Stated exercise 1:
In the forum thread about RAM showing as 0.98GB, how much system memory does Jet say is allocated for integrated graphics?
Stated exercise 2:
From the forum thread about RAM showing as 0.98GB, write out the passage between "## Shootothrill (Oct 21, 2006)" and "WeatherMan (Oct 21, 2006)", inclusive.
Stated exercise 3:
Resume the forum thread about RAM showing as 0.98GB, carrying it on from its last line.

──────── Text block ────────

# How come it says I have 0.98GB of ram?



## Shootothrill (Oct 21, 2006)

Ok so I have 1GB of ram in my system(its 1 stick) When  go to view System info it says I have 0.98Gb of Ram. Shouldnt it say I have 1024?


----------



## WeatherMan (Oct 21, 2006)

What make is this stick?

If its cheap it may just be that the producer hasn't totalled up the chips.

Just put some slightly uneven chips on there.
Because you have to remember its really hard for the manafacturer to get exactly the right amount of memory onto a chip.


----------



## vonbismarck (Oct 22, 2006)

Shootothrill said:


> Ok so I have 1GB of ram in my system(its 1 stick) When  go to view System info it says I have 0.98Gb of Ram. Shouldnt it say I have 1024?


Maybe the manufacturer of your ram is not using 1024 but 1000 instead which would give you the .98GB number after converted.


----------



## PC eye (Oct 22, 2006)

That is the amount of ram available after the intial chunk reserved by the system is subtracted. With the firts 512mb of memory installed on the system the board will commonly grab up to 196mb right off of the top. On a system with 2,048mb total installed I see 1,580mb as available. When you add a new hardware on the system that number will drop slightly.

 You should see four different figures in the system information window with the totals for total physical memory, available physical memory, total virtual memory, and available vitual memory. Look for the total physical memory value. If that shows 1,024mb then the accurate amount of memory is being reported there.


----------



## Shootothrill (Oct 22, 2006)

Ok I see what ya mean. in the system Info it says 1,024 but I was looking in the system properties and thats where it says 0.98GB


----------



## Jet (Oct 22, 2006)

Shootothrill said:


> Ok I see what ya mean. in the system Info it says 1,024 but I was looking in the system properties and thats where it says 0.98GB



Do you have integrated graphics? If so, 32MB-128MB is allocated for it in the normal system memory.


----------



## Cromewell (Oct 22, 2006)

> Do you have integrated graphics? If so, 32MB-128MB is allocated for it in the normal system memory.


Without knowing the system, that would be my guess too.


----------



## The_Other_One (Oct 22, 2006)

vonbismarck said:


> Maybe the manufacturer of your ram is not using 1024 but 1000 instead which would give you the .98GB number after converted.


RAM's never like this, just hard drives and what not...  It's almost got to be shared video.  Though I have seen some computers that showed .99GB RAM even without shared memory.


----------



## PC eye (Oct 22, 2006)

──────── Given records ────────

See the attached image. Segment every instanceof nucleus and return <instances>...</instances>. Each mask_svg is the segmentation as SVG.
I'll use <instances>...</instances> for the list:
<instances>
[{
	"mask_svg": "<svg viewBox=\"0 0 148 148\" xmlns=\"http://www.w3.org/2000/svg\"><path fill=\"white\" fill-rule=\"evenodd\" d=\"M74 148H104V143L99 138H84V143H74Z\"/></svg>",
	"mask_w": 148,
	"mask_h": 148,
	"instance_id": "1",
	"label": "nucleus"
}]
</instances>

────────

Written response 1:
32MB-128MB

Written response 2:
## Shootothrill (Oct 21, 2006)

Ok so I have 1GB of ram in my system(its 1 stick) When  go to view System info it says I have 0.98Gb of Ram. Shouldnt it say I have 1024?


----------



## WeatherMan (Oct 21, 2006)

Written response 3:
One thing to note here is when right clicking on the MyComputer desktop icon the memory total there is only seen in a rounded figure. With a 1gb dimm you will see 1gb not 1,024mb. That is seen in the general tab of the system properties there. With the .99gb seen that's most likely the total counted after the board reserves it's own "piece of the pie" so to speak.


----------



## Cromewell (Oct 22, 2006)

Funny, my system isn't reserving any pie....


----------



## Angel.of.Death (Oct 22, 2006)

Usually, this is also the case with HDD's - I got a 200GB HDD from newegg and it appears to only have 197.6GB...


----------



## Cromewell (Oct 22, 2006)

That's what TOO said, HDDs are labeled as 200GB but they are really 200,000,000,000 bytes (@1000 bytes per KB) vs 214,748,364,800 bytes (@1024 bytes per KB)


----------



## PC eye (Oct 22, 2006)

Cromewell said:


> Funny, my system isn't reserving any pie....


 
 I never said that I was a baker!  








Cromewell said:


> That's what TOO said, HDDs are labeled as 200GB but they are really 200,000,000,000 bytes (@1000 bytes per KB) vs 214,748,364,800 bytes (@1024 bytes per KB)


 
 Now now don't forget the mbr takes a little space as well as the partition table and other information. It's when you have a partition ready and formatted that you boot from a flopy and change from A to C and type in "C:>dir" or "C:>dir/w" and press enter there you will see a total drive space figure larger then what you will see while in Windows. At the dos prompt you will a figure over the 200,000,000,000 byte mark easily there. The manufacturer simply round off the figures rather then getting technical.


----------



## Cromewell (Oct 22, 2006)

That is true, you aren't ever going to get a drive that's exactly 200,000,000,000 but thats the figure HDD manufacturers use when claiming a 200GB drive.


----------



## tlarkin (Oct 22, 2006)

Cromewell said:


> That's what TOO said, HDDs are labeled as 200GB but they are really 200,000,000,000 bytes (@1000 bytes per KB) vs 214,748,364,800 bytes (@1024 bytes per KB)



Yes, this is why you see that in hard drives, then on top of that the file system takes up space too, and if you have a journaling file system it takes up even more on the partition.


----------



## PC eye (Oct 23, 2006)

Although the master boot record is little item the boot sector takes from 100nb to 400mb immediately off of the front of the drive. Besides the partition information there is some 2gb of drive space hidden by XP for storing backup information for everything installed onto the system. Here the Window directory itself takes up only 4.5gb of drive space.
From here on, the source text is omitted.